# [Texte à étudier]
────────────────
Il est remarquable, toutefois, que l’image première soit demeurée dans cet emploi tardif, loin de ses origines : « Hugon, un autre directeur de l’agriculture, qui, venu sans un sou dans la Régence, s’en est allé tout récemment avec ses bottes pleines de foin. » (La Guerre Sociale, 1er mars 1911.)
Il est vrai que le foin dans les bottes empêche de trop sentir les scrupules… Heureux hasard de l’étymologie : les scrupules, du latin scrupulus, sont précisément ces petits cailloux qui s’introduisent sournoisement dans la chaussure, et gênent le pied.
La mode
Quand les dames furent parées
En sont ja les croix alées.
C’est une banalité de dire que l’habillement, la parure, ont toujours été une des préoccupations majeures des hommes et des femmes. Les modes ont toujours changé (c’est en quelque sorte leur raison d’être) et toujours par référence à ce qui se portait dans les rangs les plus élevés de la société : pendant longtemps les cours royales et princières.
Autrefois la mode changeait principalement de génération en génération, c’est-à-dire d’une génération régnante à l’autre, pour les grandes lignes, avec des modifications de détails dans les parements qui sans doute permettaient aux plus riches de se trouver toujours à quelques galons d’avance, non pas sur le « commun », mais sur leurs niveaux immédiats — avance d’ailleurs protégée à certaines époques par des « lois somptuaires » qui réglementaient le port des fanfreluches selon le rang et le degré de noblesse. En outre, le décalage était grand entre la vêture de la haute société parisienne et celle du reste du pays ; il grandissait en proportion de l’éloignement géographique. Quant au peuple en besogne il a porté longtemps et partout les restes et les défroques de ses maîtres, souvent avec une ou deux générations de retard.
────────────────
# [Consigne]
Reprenez le texte ci-dessus sur la mode après sa dernière phrase et prolongez-le de quelques phrases dans le même style.

# [Données brutes]
────────────────
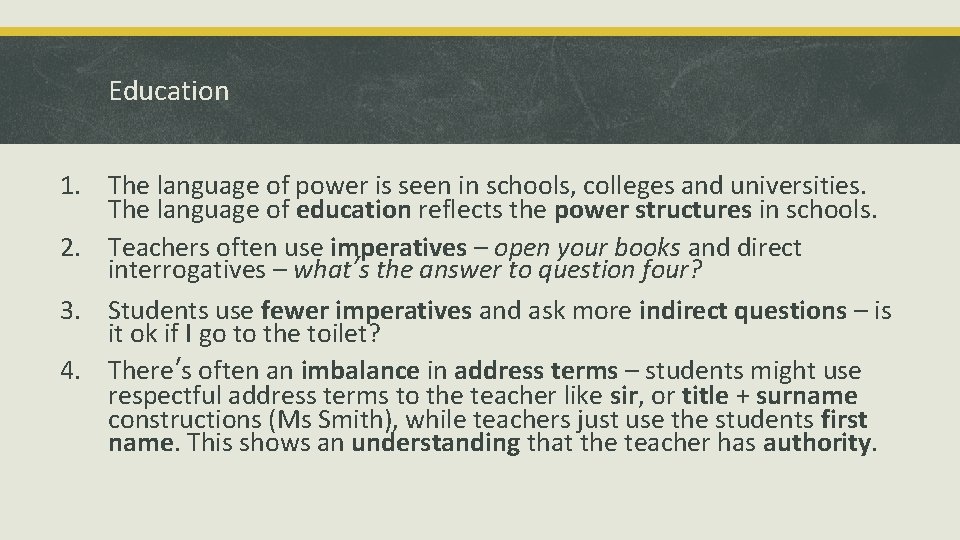 Education

1. The language of power is seen in schools, colleges and universities. The language of education reflects the power structures in schools.

2. Teachers often use imperatives – open your books and direct interrogatives – what's the answer to question four?

3. Students use fewer imperatives and ask more indirect questions – is it ok if I go to the toilet?

4. There's often an imbalance in address terms – students might use respectful address terms to the teacher like sir, or title + surname constructions (Ms Smith), while teachers just use the students first name. This shows an understanding that the teacher has authority.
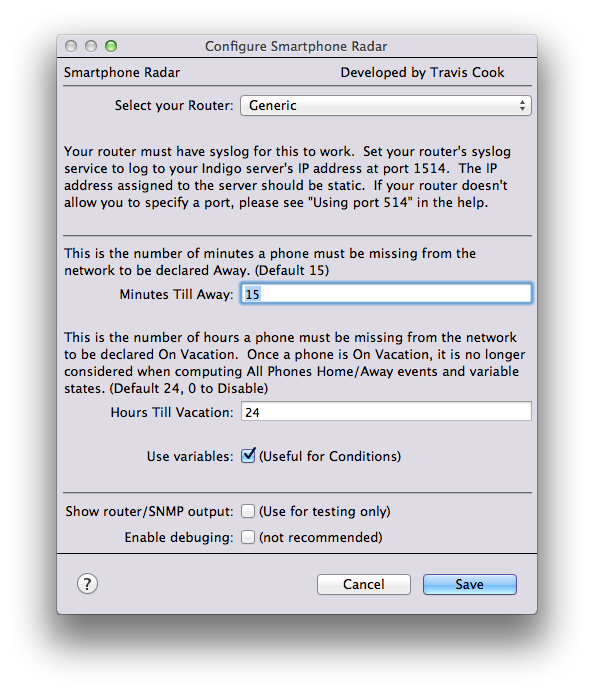 Configure Smartphone Radar

Smartphone Radar

Developed by Travis Cook

Select your Router: Generic

Your router must have syslog for this to work. Set your router's syslog service to log to your Indigo server's IP address at port 1514. The IP address assigned to the server should be static. If your router doesn't allow you to specify a port, please see "Using port 514" in the help.

This is the number of minutes a phone must be missing from the network to be declared Away. (Default 15)

Minutes Till Away: 15

This is the number of hours a phone must be missing from the network to be declared On Vacation. Once a phone is On Vacation, it is no longer considered when computing All Phones Home/Away events and variable states. (Default 24, 0 to Disable)

Hours Till Vacation: 24

Use variables: (Useful for Conditions)

Show router/SNMP output: (Use for testing only)

Enable debuging: (not recommended)

?

Cancel

Save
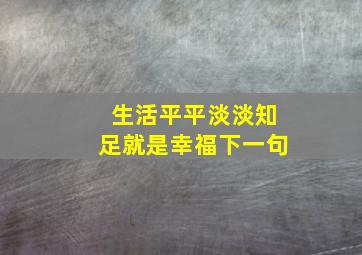 生活平平淡淡知足就是幸福下一句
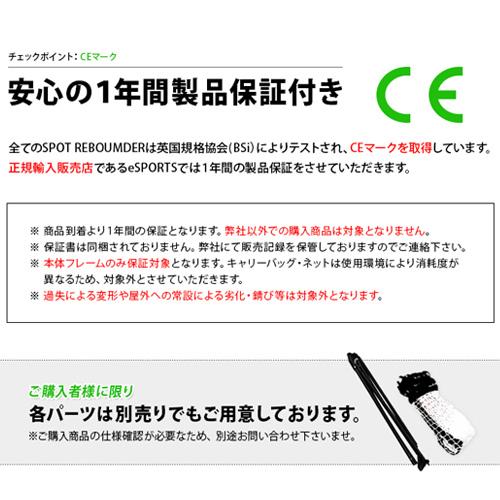 チェックポイント：CEマーク

安心の1年間製品保証付き

CE

全てのSPOT REBOUMDERは英国規格協会(BSi)によりテストされ、CEマークを取得しています。正規輸入販売店であるeSPORTSでは1年間の製品保証をさせていただきます。

※ 商品到着より1年間の保証となります。弊社以外での購入商品は対象となりません。
※ 保証書は同梱されておりません。弊社にて販売記録を保管しておりますのでご連絡下さい。
※ 本体フレームのみ保証対象となります。キャリーバッグ・ネットは使用環境により消耗度が異なるため、対象外とさせていただきます。
※ 過失による変形や屋外への常設による劣化・錆び等は対象外となります。

ご購入者様に限り
各パーツは別売りでもご用意しております。
※ご購入商品の仕様確認が必要なため、別途お問い合わせ下さいませ。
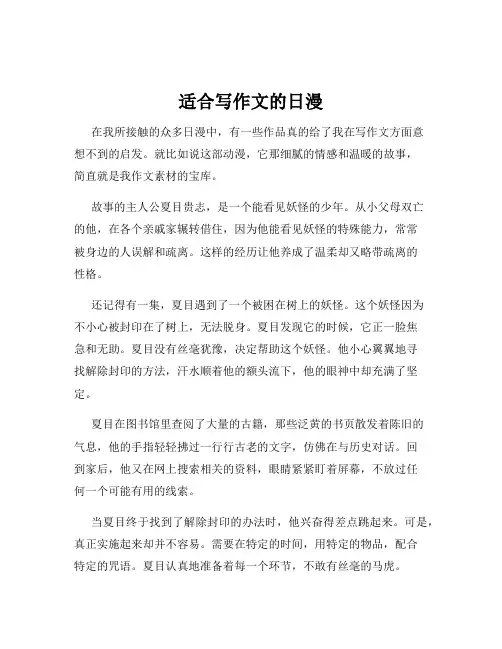 适合写作文的日漫

在我所接触的众多日漫中，有一些作品真的给了我在写作文方面意想不到的启发。就比如说这部动漫，它那细腻的情感和温暖的故事，简直就是我作文素材的宝库。

故事的主人公夏目贵志，是一个能看见妖怪的少年。从小父母双亡的他，在各个亲戚家辗转借住，因为他能看见妖怪的特殊能力，常常被身边的人误解和疏离。这样的经历让他养成了温柔却又略带疏离的性格。

还记得有一集，夏目遇到了一个被困在树上的妖怪。这个妖怪因为不小心被封印在了树上，无法脱身。夏目发现它的时候，它正一脸焦急和无助。夏目没有丝毫犹豫，决定帮助这个妖怪。他小心翼翼地寻找解除封印的方法，汗水顺着他的额头流下，他的眼神中却充满了坚定。

夏目在图书馆里查阅了大量的古籍，那些泛黄的书页散发着陈旧的气息，他的手指轻轻拂过一行行古老的文字，仿佛在与历史对话。回到家后，他又在网上搜索相关的资料，眼睛紧紧盯着屏幕，不放过任何一个可能有用的线索。

当夏目终于找到了解除封印的办法时，他兴奋得差点跳起来。可是，真正实施起来却并不容易。需要在特定的时间，用特定的物品，配合特定的咒语。夏目认真地准备着每一个环节，不敢有丝毫的马虎。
────────────────
# [Réponse proposée]
Au Moyen Âge le vêtement s’appelait d’une façon générique la robe. Il était composé, en plus de la chemise, de la cote, pièce essentielle : tunique à manches en forme de robe. Il existait aussi le surcot, facultatif, sorte de tunique sans manches qui se portait par-dessus la cote, et le mantel ou manteau — appelé parfois robe. Une forme plus robuste du manteau pour le voyage et pour la pluie s’appelait la chape. Cela aussi bien pour les femmes que pour les hommes, le costume étant identique. Que ceux qui s’effraient encore de voir aujourd’hui garçons et filles vêtus de la même manière se rassurent tout à fait : le vêtement unisexe n’est pas une nouveauté dans l’histoire. Je dirais même que c’est à partir du moment où le costume masculin a commencé à se différencier, vers la fin du XIVe siècle, que la société médiévale déjà peu facile pour les femmes est devenue de plus en plus misogyne.
J’ajoute que la différenciation ne s’est jamais faite pour les gens d’Église, ni pour les enfants, lesquels jusqu’au XVIIe siècle ont continué à être vêtus uniformément de la même et ancienne « robe » jusqu’à l’âge de sept ou huit ans.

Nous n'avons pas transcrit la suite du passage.